#### About this exercise:
Leave out any picture and return the remaining listing below exactly as given.

*** Supplied data ***

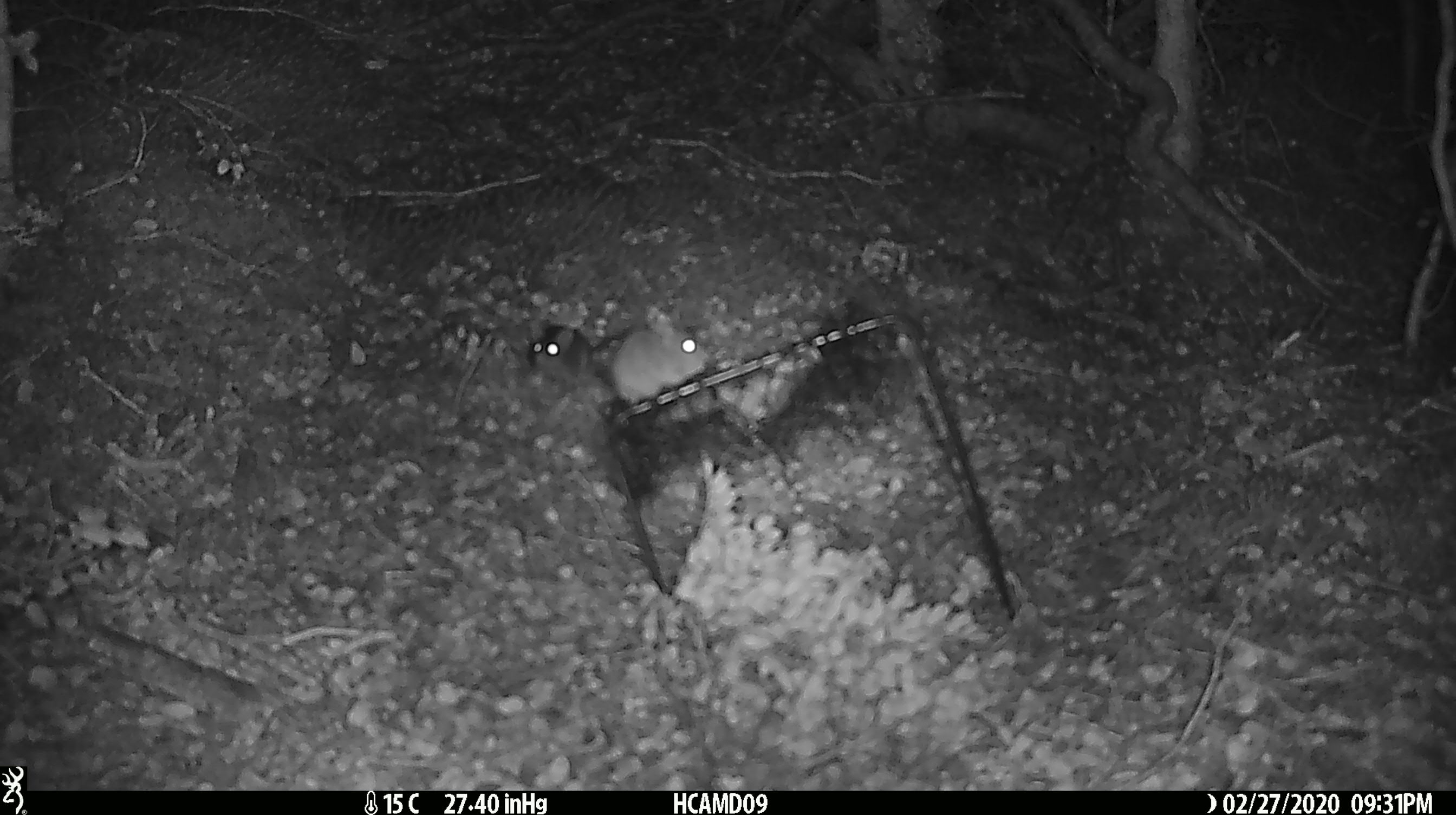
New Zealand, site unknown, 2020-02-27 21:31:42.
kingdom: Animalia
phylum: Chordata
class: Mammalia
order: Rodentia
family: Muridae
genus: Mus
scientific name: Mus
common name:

*** End of Supplied data ***

#### Result for this exercise:
New Zealand, site unknown, 2020-02-27 21:31:42.
kingdom: Animalia
phylum: Chordata
class: Mammalia
order: Rodentia
family: Muridae
genus: Mus
scientific name: Mus
common name:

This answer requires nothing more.